History and Mystery of Endometriosis

History and Mystery of Endometriosis
History and Mystery of Endometriosis

Endometriosis was first described in medical literature close to 300 years ago, but its ancient origins go back more than 4,000 years. Throughout history, various taboos and misconceptions have surrounded endometriosis.

Immorality and hysteria

During the Middle Ages, many people considered women with debilitating pain to be mad or immoral. They thought these women “imagined” their pain or that it was an expression of their sexuality.

For many centuries chronic pelvic pain has been linked or attributed to a mental state of mind. For instance, the Latin word “hystericus” means “of the womb”. This root is shared with the word “hysteria” — a term used to describe excessive and exaggerated emotions.

Many of these women with endometriosis or chronic pain were then considered mad, unpredictable or emotionally labile. Their actual symptoms were ignored and they were never correctly diagnosed.

A common but extremely misunderstood disease

Currently, an estimated 176 million women live with endometriosis worldwide. Despite its prevalence, endometriosis is often misunderstood and misdiagnosed to this day.

Women often ignore debilitating pain of endometriosis as they personally believe or they have been taught to believe that it is normal. Unfortunately, many women who do finally choose to seek care are dismissed by healthcare professionals. This leads to a delay in diagnosis, which is on average 7-10 years for this disease, progression of disease and even psychologic trauma.

A recent study carried out by Birmingham City University in the UK indicated that healthcare professionals found it difficult to interact with patients suspected of having endometriosis. Some were unable to even recall whether endometriosis was part of their training.

Wrong treatments: 4,000 years and counting

Since endometriosis was first described, the treatment methodologies were not in congruence with the actual nature of the disease. In the past it was leeches, chemical douches, genital mutilation, or exorcism. Although modern medicine has done away with these practices, it has not been completely successful in properly tackling the root of the problem.

• Source material
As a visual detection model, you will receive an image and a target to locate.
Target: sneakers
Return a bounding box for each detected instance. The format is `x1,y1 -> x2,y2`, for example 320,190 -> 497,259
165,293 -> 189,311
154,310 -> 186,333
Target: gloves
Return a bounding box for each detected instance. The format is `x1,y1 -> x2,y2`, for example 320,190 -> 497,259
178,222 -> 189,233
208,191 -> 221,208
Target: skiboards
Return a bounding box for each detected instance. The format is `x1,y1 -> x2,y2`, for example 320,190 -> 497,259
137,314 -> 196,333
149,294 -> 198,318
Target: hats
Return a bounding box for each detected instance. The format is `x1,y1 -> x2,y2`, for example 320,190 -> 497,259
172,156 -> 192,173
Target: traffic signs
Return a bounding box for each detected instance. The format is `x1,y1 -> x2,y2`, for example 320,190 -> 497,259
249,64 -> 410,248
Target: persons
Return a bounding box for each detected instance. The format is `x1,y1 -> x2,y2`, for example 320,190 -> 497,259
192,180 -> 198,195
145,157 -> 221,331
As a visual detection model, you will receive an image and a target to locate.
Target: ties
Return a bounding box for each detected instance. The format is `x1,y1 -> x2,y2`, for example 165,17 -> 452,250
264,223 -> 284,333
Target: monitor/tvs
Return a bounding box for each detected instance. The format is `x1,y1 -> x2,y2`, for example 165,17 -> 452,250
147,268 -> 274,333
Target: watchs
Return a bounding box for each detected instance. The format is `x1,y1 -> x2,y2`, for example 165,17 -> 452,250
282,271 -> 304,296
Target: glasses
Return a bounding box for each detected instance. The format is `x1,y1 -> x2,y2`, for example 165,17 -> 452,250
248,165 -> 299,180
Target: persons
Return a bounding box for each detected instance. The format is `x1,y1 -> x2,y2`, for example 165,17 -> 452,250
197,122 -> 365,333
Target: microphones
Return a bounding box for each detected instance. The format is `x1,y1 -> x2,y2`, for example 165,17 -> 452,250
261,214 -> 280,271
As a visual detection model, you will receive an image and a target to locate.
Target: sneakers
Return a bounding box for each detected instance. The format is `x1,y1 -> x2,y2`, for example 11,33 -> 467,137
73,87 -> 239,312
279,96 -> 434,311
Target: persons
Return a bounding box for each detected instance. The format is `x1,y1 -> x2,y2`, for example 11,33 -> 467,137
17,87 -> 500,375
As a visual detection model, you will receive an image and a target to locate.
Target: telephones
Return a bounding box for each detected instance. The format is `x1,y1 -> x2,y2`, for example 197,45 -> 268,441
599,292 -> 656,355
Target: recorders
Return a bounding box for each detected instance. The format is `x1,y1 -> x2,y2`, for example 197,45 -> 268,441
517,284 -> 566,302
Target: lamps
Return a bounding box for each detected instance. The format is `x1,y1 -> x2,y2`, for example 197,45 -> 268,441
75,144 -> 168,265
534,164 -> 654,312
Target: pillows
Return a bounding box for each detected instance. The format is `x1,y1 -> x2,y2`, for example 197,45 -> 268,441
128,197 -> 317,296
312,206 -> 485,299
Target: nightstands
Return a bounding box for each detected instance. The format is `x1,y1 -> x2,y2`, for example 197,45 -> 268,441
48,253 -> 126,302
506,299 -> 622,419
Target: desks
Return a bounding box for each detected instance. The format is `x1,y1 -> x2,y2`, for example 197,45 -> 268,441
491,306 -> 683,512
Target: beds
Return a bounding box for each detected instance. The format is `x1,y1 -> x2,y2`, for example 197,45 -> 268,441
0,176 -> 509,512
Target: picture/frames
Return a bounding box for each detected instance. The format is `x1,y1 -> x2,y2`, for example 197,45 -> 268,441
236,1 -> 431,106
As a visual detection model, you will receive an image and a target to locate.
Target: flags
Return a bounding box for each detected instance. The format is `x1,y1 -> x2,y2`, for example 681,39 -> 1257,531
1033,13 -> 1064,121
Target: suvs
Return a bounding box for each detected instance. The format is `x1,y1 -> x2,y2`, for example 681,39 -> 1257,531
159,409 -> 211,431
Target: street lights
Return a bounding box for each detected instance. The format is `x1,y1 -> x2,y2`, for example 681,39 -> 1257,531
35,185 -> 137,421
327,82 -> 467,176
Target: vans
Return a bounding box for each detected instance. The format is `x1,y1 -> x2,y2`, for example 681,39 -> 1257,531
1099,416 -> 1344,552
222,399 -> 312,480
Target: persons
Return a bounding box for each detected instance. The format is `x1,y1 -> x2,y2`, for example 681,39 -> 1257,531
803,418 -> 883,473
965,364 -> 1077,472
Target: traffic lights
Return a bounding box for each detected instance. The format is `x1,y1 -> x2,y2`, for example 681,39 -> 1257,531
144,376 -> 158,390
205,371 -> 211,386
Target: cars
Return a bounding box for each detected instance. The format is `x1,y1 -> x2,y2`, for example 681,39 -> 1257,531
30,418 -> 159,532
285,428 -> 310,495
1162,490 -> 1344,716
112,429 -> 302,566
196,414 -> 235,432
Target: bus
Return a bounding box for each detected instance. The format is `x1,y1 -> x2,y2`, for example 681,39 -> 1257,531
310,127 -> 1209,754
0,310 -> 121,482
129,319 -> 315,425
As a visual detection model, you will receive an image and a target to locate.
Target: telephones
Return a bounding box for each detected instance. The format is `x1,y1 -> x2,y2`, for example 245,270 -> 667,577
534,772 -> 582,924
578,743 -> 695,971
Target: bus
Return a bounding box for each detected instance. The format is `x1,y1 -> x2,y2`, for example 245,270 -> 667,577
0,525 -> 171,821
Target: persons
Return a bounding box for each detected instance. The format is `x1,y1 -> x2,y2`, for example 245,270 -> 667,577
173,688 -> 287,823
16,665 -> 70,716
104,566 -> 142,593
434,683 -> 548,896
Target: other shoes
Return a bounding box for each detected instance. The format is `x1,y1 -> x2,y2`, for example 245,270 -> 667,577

• Exercise 1
Duplicate the endometriosis text word for word from "During the Middle" to "of their sexuality.".
• Exercise 2
In the endometriosis text, how long is the average delay in diagnosing the disease?
• Exercise 3
Resume the text on the history of endometriosis after its final sentence.

• Output 1
During the Middle Ages, many people considered women with debilitating pain to be mad or immoral. They thought these women “imagined” their pain or that it was an expression of their sexuality.

• Output 2
On average, 7-10 years.

• Output 3
Women have received all sorts of misguided advice and treatment with endometriosis. They have even undergone such procedures as early hysterectomies or oophorectomies (removing the ovaries) that severely damage fertility. When endometriosis is improperly managed, it can even worsen symptoms. We believe in surgical treatment with laparoscopic deep excision surgery with preservation of organs if that is the patient’s goal and appropriate medical management.

Fighting stigma with knowledge

The past 4,000 years of documented history of endometriosis have not been all gloomy. Advances in understanding the genetic and immune components of the disease and new developments in minimally invasive surgical procedures have shaped our understanding of endometriosis for the better.

While further research into the causes, progression and treatment of the disease is underway, it is important that we disseminate currently available knowledge to the public in an easily assimilable manner.

Initiatives by the Endometriosis Foundation of America (EndoFound) such as UpEndo and Endometriosis Education Program help bring people, clinicians, researchers, and governments together to fight endometriosis. This will hopefully lead to increased awareness and funding opportunities. Hopefully, together we can remove the stigma of endometriosis!